> MATERIAL PROVIDED:
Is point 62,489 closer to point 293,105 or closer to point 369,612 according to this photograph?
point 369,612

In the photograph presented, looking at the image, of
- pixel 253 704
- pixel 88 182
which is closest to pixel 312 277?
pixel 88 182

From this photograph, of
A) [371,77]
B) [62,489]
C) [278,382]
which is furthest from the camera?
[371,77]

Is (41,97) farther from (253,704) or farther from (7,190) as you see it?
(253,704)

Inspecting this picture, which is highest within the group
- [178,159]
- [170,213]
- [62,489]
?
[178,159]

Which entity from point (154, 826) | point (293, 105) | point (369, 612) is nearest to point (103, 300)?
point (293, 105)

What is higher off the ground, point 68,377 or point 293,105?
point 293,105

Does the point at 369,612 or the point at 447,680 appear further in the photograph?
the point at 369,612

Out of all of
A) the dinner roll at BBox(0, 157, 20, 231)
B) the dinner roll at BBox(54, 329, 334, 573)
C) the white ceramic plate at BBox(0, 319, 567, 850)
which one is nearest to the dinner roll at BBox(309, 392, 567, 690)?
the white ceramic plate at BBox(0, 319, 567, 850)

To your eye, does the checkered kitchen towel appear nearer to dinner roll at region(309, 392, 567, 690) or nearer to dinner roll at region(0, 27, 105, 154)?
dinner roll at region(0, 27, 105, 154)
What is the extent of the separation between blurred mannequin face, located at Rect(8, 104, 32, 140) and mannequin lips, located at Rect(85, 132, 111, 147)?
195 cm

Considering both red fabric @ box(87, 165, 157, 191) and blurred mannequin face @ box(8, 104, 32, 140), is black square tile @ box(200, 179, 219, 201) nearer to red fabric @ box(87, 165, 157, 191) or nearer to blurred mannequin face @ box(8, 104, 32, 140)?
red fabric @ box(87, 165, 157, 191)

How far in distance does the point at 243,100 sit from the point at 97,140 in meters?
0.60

> EXERCISE OBJECTIVE:
Convert every line of the data above into a JSON list of strings, one string per line, with blank lines omitted.

> COMPLETE RESPONSE:
[
  "Is point 62,489 closer to point 293,105 or closer to point 369,612 according to this photograph?",
  "point 369,612",
  "In the photograph presented, looking at the image, of",
  "- pixel 253 704",
  "- pixel 88 182",
  "which is closest to pixel 312 277?",
  "pixel 88 182",
  "From this photograph, of",
  "A) [371,77]",
  "B) [62,489]",
  "C) [278,382]",
  "which is furthest from the camera?",
  "[371,77]",
  "Is (41,97) farther from (253,704) or farther from (7,190) as you see it?",
  "(253,704)",
  "Inspecting this picture, which is highest within the group",
  "- [178,159]",
  "- [170,213]",
  "- [62,489]",
  "?",
  "[178,159]",
  "Which entity from point (154, 826) | point (293, 105) | point (369, 612) is nearest to point (103, 300)?",
  "point (293, 105)",
  "What is higher off the ground, point 68,377 or point 293,105?",
  "point 293,105",
  "Does the point at 369,612 or the point at 447,680 appear further in the photograph?",
  "the point at 369,612",
  "Out of all of",
  "A) the dinner roll at BBox(0, 157, 20, 231)",
  "B) the dinner roll at BBox(54, 329, 334, 573)",
  "C) the white ceramic plate at BBox(0, 319, 567, 850)",
  "which one is nearest to the dinner roll at BBox(309, 392, 567, 690)?",
  "the white ceramic plate at BBox(0, 319, 567, 850)",
  "To your eye, does the checkered kitchen towel appear nearer to dinner roll at region(309, 392, 567, 690) or nearer to dinner roll at region(0, 27, 105, 154)?",
  "dinner roll at region(0, 27, 105, 154)",
  "What is the extent of the separation between blurred mannequin face, located at Rect(8, 104, 32, 140) and mannequin lips, located at Rect(85, 132, 111, 147)?",
  "195 cm",
  "Considering both red fabric @ box(87, 165, 157, 191) and blurred mannequin face @ box(8, 104, 32, 140), is black square tile @ box(200, 179, 219, 201) nearer to red fabric @ box(87, 165, 157, 191) or nearer to blurred mannequin face @ box(8, 104, 32, 140)?",
  "red fabric @ box(87, 165, 157, 191)",
  "How far in distance does the point at 243,100 sit from the point at 97,140 in meters?",
  "0.60"
]